Torriti pushed the button to speak. “Mr. Epstein, please.”
“Whom shall is say is calling?”
“Swan Song.”
Dripping with derision, the voice said, “Please do hold on, Mr. Song.” The line crackled as the call was transferred. Then the unmistakable whinny of Torriti’s old OSS friend came down the pipe. “Harvey, dear boy. Heard on my grapevine you were hoeing the Company’s furrows in Krautville. What brings you to my neck of the British woods?”
“We need to talk.”
“Do we? Where? When?”
“Kite Hill, overlooking the bandstand on Hampstead Heath. There are benches facing downtown London. I’ll be on one of them admiring the pollution hovering like a cloud over the city. Noon suit you?”
“Noon’s wizard.”
On the slope below, a very tall man in a pinstripe suit played out the line that trailed off to a Chinese dragon kite, which dipped and balked and soared in the updrafts with acrobatic deftness. An Asian woman stood nearby with one hand on the back of a bench, trying to clean dog droppings off the sole of her shoe by rinsing it in a shoal of rainwater. Somewhere in Highgate a church bell pealed the hour. A shortish, round-shouldered man, his teeth dark with decay, strolled up the hill and settled with a wheeze onto the bench next to Sorcerer.

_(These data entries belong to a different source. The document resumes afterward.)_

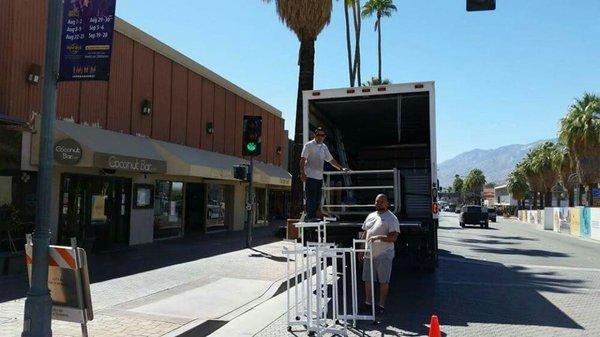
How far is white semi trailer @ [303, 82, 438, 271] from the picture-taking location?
987 cm

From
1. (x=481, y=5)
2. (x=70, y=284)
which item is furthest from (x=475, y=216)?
(x=70, y=284)

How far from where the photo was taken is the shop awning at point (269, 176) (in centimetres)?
2370

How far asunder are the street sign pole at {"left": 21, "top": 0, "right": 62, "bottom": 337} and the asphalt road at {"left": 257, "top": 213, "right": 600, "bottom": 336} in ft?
8.48

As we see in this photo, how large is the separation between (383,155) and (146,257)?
655 cm

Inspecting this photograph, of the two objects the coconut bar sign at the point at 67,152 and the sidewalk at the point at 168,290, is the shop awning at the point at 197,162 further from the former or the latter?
the coconut bar sign at the point at 67,152

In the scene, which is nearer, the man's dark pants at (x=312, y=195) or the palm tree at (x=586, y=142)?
the man's dark pants at (x=312, y=195)

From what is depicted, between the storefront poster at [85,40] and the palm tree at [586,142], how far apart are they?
122 ft

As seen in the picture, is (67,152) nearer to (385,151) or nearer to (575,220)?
(385,151)

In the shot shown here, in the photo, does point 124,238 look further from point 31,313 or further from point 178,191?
point 31,313

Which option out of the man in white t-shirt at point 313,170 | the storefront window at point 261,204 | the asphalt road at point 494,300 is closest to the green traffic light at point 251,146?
the asphalt road at point 494,300

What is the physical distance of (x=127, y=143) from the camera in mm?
15234

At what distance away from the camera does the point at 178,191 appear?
20469 mm

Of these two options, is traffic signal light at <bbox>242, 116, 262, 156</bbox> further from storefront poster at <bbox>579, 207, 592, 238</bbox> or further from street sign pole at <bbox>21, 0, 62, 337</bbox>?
storefront poster at <bbox>579, 207, 592, 238</bbox>

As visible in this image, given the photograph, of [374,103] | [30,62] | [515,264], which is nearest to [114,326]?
[374,103]
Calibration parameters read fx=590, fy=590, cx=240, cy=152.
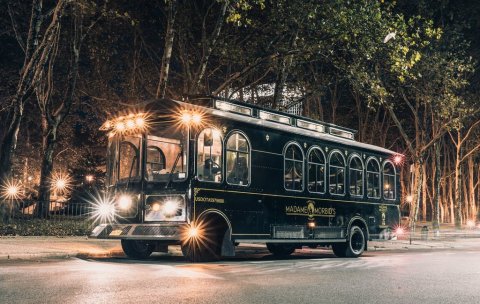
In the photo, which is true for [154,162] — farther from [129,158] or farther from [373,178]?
[373,178]

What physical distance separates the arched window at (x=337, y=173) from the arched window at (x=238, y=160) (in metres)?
3.68

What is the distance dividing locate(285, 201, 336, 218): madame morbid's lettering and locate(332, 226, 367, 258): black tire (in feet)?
3.73

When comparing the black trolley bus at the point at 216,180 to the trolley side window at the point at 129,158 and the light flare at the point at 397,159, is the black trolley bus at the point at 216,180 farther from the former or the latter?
the light flare at the point at 397,159

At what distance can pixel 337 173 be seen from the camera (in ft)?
56.2

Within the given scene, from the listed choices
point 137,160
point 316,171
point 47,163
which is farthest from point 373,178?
point 47,163

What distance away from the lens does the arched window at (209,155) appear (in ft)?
42.6

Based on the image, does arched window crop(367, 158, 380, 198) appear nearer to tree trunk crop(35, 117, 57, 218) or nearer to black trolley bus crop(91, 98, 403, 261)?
black trolley bus crop(91, 98, 403, 261)

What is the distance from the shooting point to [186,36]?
86.3ft

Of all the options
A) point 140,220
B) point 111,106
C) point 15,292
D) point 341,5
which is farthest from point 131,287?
point 111,106

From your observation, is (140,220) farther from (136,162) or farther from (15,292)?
(15,292)

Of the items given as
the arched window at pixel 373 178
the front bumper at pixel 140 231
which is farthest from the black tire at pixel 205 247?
the arched window at pixel 373 178

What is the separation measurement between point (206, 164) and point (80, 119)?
29212 mm

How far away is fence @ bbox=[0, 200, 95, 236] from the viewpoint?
61.4 feet

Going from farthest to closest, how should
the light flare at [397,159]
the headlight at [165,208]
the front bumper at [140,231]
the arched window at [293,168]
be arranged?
the light flare at [397,159] < the arched window at [293,168] < the headlight at [165,208] < the front bumper at [140,231]
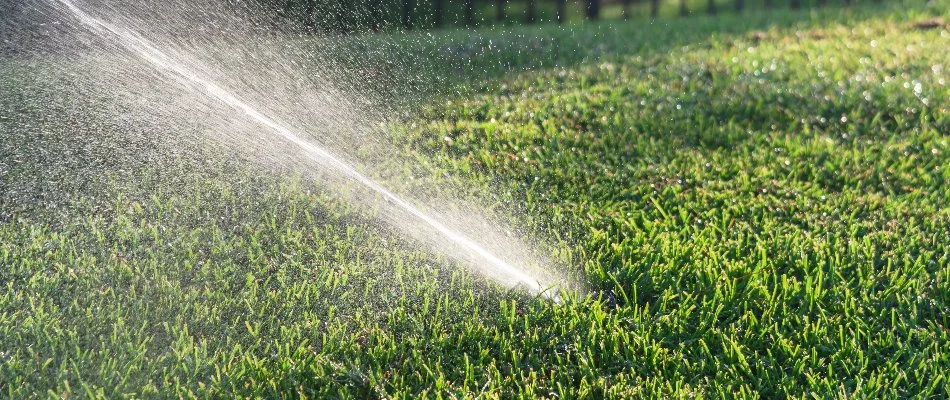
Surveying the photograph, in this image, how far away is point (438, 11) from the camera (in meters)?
7.52

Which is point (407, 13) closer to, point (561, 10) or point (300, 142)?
point (561, 10)

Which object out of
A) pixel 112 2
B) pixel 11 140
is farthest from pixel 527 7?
pixel 11 140

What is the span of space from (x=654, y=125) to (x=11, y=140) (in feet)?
9.77

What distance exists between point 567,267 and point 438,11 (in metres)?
4.90

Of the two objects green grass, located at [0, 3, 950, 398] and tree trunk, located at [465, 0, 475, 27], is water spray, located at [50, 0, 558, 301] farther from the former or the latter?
tree trunk, located at [465, 0, 475, 27]

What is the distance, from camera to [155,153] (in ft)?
12.3

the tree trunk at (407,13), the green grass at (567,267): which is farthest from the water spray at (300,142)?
the tree trunk at (407,13)

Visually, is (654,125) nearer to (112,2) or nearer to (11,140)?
(11,140)

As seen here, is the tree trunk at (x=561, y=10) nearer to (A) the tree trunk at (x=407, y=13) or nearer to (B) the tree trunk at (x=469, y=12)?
(B) the tree trunk at (x=469, y=12)

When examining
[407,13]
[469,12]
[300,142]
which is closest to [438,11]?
[407,13]

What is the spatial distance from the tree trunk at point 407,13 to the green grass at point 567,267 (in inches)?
111

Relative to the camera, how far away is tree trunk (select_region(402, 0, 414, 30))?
23.4ft

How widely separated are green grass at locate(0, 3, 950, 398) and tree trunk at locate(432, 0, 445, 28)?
3024 mm

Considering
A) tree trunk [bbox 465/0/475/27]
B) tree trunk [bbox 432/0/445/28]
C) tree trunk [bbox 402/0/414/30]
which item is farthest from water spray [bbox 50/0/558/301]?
tree trunk [bbox 465/0/475/27]
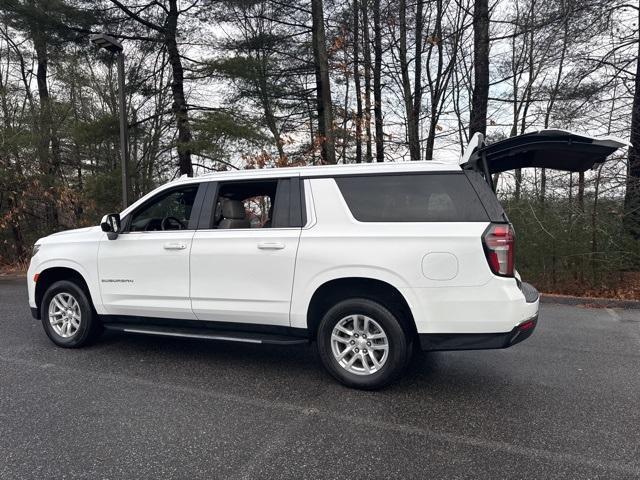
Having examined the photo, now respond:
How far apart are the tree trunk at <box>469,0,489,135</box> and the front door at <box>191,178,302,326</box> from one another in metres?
9.97

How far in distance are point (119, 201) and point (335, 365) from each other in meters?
11.0

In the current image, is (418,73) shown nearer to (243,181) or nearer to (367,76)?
(367,76)

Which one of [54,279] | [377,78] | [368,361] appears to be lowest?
[368,361]

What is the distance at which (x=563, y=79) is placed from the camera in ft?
40.0

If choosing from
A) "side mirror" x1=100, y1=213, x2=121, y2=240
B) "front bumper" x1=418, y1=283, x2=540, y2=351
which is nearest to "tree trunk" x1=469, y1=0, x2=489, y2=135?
"front bumper" x1=418, y1=283, x2=540, y2=351

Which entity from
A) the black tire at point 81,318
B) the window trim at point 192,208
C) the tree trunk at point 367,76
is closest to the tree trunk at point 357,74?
the tree trunk at point 367,76

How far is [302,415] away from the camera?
135 inches

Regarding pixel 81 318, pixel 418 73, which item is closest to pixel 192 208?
pixel 81 318

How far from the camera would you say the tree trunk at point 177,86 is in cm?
1312

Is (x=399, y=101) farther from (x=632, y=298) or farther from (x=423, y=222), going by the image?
(x=423, y=222)

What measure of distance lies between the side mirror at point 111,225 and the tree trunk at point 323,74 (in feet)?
30.3

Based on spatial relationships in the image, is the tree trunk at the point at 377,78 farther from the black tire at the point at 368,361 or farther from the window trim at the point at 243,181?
the black tire at the point at 368,361

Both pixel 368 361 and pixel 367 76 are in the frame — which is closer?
pixel 368 361

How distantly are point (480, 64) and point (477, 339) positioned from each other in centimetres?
1103
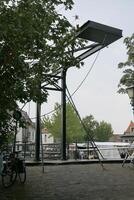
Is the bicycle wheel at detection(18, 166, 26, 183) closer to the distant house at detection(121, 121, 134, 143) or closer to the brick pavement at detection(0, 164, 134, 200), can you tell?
the brick pavement at detection(0, 164, 134, 200)

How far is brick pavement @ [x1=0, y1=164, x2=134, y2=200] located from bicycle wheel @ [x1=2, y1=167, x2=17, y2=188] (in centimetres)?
18

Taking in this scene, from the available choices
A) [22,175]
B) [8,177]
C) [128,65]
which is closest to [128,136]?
[128,65]

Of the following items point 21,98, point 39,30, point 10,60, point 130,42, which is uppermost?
point 130,42

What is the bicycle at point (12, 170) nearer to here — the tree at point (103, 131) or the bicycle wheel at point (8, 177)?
the bicycle wheel at point (8, 177)

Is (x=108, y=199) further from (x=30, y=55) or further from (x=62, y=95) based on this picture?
(x=62, y=95)

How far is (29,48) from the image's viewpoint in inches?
441

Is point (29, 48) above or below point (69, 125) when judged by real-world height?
below

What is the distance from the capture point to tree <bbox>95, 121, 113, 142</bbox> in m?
111

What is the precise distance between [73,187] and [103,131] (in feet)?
325

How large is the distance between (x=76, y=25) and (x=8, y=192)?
5069 mm

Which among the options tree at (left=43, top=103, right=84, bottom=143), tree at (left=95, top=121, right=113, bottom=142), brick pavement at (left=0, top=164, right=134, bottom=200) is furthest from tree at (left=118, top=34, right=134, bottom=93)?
tree at (left=95, top=121, right=113, bottom=142)

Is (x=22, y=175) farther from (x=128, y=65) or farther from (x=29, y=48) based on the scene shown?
(x=128, y=65)

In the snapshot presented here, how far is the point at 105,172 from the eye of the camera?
1748 centimetres

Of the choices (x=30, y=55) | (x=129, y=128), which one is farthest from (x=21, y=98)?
(x=129, y=128)
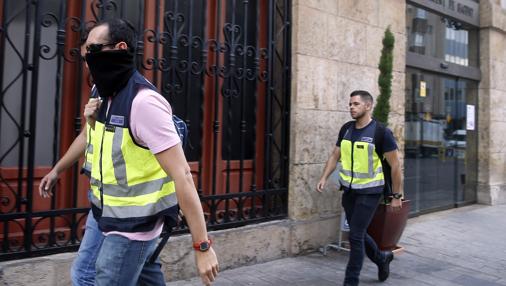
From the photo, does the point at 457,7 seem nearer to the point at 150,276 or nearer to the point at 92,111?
the point at 92,111

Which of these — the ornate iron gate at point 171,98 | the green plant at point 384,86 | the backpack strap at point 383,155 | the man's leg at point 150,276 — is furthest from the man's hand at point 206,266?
the green plant at point 384,86

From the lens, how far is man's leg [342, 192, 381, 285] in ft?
14.4

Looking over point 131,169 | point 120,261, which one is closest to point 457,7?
point 131,169

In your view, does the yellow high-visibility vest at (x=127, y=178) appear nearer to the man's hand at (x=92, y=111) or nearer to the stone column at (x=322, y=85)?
the man's hand at (x=92, y=111)

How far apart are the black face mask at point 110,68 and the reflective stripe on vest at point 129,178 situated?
22 cm

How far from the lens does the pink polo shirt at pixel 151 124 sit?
2.14 meters

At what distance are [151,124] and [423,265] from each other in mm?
4406

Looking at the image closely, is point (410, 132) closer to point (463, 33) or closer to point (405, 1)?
point (405, 1)

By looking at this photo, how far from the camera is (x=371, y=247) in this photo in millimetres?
4734

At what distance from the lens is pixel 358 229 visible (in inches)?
175

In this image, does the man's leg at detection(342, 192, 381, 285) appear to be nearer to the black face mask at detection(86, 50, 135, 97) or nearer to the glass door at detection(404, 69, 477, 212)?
the black face mask at detection(86, 50, 135, 97)

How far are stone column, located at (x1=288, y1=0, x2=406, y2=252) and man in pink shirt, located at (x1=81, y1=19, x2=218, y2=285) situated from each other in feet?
11.7

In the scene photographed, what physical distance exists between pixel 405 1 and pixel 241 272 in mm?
4830

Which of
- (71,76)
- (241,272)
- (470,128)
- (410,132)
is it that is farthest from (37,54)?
(470,128)
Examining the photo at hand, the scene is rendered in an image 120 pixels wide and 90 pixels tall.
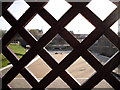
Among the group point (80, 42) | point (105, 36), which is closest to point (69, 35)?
point (80, 42)

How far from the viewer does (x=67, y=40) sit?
2.31ft

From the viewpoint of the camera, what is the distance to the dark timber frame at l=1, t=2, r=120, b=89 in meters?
0.67

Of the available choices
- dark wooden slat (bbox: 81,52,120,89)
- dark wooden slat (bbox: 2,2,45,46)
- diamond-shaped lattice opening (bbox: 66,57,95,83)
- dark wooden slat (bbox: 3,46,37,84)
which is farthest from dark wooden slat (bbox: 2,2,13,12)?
dark wooden slat (bbox: 81,52,120,89)

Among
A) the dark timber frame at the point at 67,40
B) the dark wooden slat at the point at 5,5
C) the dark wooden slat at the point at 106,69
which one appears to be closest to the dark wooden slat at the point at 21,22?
the dark timber frame at the point at 67,40

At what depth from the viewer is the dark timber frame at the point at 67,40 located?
26.5 inches

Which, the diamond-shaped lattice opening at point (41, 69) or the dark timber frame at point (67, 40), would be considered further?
the diamond-shaped lattice opening at point (41, 69)

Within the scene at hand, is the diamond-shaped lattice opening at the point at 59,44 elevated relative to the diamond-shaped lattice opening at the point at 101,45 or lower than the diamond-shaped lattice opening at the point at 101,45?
elevated

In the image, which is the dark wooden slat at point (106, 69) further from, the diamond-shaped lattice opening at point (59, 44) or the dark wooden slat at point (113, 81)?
the diamond-shaped lattice opening at point (59, 44)

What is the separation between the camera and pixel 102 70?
2.26ft

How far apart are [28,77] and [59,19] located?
0.35 metres

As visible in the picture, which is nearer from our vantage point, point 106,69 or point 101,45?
point 106,69

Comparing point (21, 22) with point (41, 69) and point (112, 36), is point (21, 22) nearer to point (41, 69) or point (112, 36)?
point (112, 36)

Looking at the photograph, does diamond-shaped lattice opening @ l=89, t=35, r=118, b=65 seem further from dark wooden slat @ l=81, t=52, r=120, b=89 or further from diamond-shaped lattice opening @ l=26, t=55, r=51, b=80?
diamond-shaped lattice opening @ l=26, t=55, r=51, b=80

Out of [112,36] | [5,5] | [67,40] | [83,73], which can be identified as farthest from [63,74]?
[83,73]
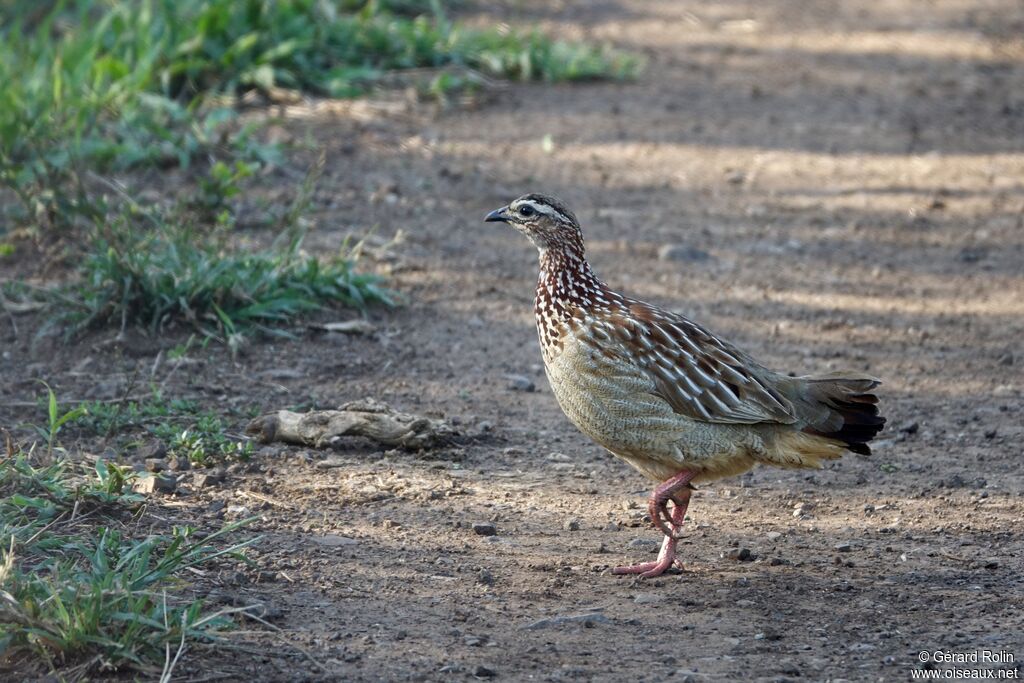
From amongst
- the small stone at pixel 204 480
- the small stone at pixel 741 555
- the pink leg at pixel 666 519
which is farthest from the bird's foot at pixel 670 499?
the small stone at pixel 204 480

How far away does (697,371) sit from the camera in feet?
18.3

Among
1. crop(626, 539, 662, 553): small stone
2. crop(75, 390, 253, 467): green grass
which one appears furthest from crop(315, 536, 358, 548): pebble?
crop(626, 539, 662, 553): small stone

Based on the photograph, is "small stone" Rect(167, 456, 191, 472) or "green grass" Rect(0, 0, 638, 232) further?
"green grass" Rect(0, 0, 638, 232)

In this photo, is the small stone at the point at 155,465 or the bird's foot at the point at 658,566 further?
the small stone at the point at 155,465

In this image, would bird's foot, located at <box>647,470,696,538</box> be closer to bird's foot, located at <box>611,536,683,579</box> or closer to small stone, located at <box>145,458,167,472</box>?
Answer: bird's foot, located at <box>611,536,683,579</box>

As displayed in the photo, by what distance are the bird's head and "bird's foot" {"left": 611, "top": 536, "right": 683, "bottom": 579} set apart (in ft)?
4.41

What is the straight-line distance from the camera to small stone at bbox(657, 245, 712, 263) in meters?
8.95

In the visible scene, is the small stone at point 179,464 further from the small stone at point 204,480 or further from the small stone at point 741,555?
the small stone at point 741,555

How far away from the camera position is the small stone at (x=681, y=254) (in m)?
8.95

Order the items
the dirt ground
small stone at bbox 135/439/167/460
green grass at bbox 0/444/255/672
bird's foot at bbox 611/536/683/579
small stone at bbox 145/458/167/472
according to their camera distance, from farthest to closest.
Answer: small stone at bbox 135/439/167/460 → small stone at bbox 145/458/167/472 → bird's foot at bbox 611/536/683/579 → the dirt ground → green grass at bbox 0/444/255/672

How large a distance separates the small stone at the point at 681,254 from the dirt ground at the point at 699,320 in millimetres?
26

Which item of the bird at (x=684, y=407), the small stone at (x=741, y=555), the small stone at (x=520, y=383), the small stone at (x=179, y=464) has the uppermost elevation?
the bird at (x=684, y=407)

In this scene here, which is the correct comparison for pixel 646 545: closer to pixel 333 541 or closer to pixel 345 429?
pixel 333 541

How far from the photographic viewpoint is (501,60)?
1123cm
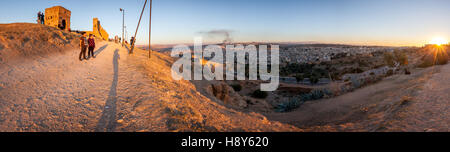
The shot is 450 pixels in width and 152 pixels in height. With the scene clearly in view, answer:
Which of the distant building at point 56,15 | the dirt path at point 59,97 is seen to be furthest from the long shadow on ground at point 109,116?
the distant building at point 56,15

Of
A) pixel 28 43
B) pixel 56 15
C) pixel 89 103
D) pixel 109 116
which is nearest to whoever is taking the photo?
pixel 109 116

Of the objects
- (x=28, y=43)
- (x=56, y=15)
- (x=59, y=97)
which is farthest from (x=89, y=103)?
(x=56, y=15)

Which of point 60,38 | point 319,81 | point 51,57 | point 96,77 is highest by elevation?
point 60,38

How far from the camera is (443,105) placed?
715 centimetres

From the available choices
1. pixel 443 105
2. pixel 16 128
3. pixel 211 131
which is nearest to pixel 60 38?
pixel 16 128

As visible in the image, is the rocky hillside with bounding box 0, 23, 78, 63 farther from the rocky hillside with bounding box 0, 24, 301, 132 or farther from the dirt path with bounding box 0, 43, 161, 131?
the dirt path with bounding box 0, 43, 161, 131

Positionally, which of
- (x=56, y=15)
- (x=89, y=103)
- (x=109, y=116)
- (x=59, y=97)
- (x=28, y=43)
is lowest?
(x=109, y=116)

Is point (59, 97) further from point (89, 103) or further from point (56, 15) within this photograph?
point (56, 15)

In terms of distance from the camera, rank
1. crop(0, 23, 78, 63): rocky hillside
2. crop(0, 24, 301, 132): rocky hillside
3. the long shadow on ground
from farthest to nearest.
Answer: crop(0, 23, 78, 63): rocky hillside → crop(0, 24, 301, 132): rocky hillside → the long shadow on ground

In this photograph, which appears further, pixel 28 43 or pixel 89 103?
pixel 28 43

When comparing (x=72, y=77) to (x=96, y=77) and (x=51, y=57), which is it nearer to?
(x=96, y=77)

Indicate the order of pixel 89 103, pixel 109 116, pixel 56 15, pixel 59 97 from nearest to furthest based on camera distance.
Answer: pixel 109 116 < pixel 89 103 < pixel 59 97 < pixel 56 15

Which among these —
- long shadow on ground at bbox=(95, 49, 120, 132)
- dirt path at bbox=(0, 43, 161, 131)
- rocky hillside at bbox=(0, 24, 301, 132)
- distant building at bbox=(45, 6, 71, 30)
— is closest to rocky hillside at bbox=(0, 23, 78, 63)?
rocky hillside at bbox=(0, 24, 301, 132)
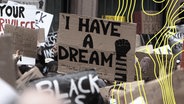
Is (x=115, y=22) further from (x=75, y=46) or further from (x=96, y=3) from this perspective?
(x=96, y=3)

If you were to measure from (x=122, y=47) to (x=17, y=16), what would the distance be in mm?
2775

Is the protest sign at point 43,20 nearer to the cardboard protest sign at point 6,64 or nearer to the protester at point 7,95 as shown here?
the cardboard protest sign at point 6,64

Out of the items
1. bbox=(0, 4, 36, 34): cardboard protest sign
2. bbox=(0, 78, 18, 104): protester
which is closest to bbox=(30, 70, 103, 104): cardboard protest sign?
bbox=(0, 78, 18, 104): protester

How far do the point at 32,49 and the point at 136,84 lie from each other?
1.50 metres

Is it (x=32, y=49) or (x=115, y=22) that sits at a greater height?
(x=115, y=22)

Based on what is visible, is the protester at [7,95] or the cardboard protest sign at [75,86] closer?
the protester at [7,95]

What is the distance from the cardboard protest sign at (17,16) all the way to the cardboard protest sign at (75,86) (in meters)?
3.39

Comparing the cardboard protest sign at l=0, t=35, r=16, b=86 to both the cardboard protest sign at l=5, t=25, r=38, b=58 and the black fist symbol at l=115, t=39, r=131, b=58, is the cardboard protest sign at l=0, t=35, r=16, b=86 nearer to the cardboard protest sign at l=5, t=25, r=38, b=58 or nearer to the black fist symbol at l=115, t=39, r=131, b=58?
the black fist symbol at l=115, t=39, r=131, b=58

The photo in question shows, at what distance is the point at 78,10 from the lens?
41.5 ft

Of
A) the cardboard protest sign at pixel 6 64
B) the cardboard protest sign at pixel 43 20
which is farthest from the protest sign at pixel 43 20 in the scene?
the cardboard protest sign at pixel 6 64

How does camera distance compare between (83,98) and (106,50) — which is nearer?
(83,98)

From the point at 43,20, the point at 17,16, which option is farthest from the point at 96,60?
the point at 43,20

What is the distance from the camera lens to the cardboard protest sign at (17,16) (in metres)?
6.32

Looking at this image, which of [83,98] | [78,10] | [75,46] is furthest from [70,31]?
[78,10]
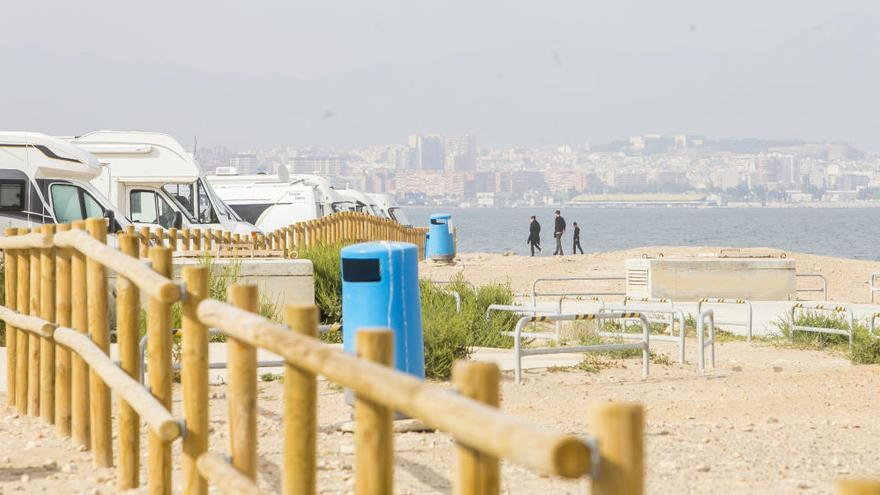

“Expecting someone, are you?” he asked, removing his bowler and setting it on the bench next to him.
“As a matter of fact, yes,” the Sorcerer said. “It’s been a while, Elihu.”
“Understatement of the century. Glad to see you’re still kicking, Harv.”
Elihu Epstein and Harvey Torriti had been billeted in the same house for several months in Palermo, Sicily during the war. Elihu had been an officer in one of Britain’s most ruthless units, called 3 Commando, which was using the former German submarine base at Augusta Bay as a staging area for raids on the boot of Italy. The Sorcerer, working under the code name SWAN SONG, had been running an OSS operation to enlist the Mafia dons of the island on the side of the Allies. Making use of his private Mafia sources, Torriti had been able to provide Elihu with the German order of battle in towns along the mainland coast. Elihu had given the Sorcerer credit for saving dozens of 3 Commando lives and never forgotten the favor.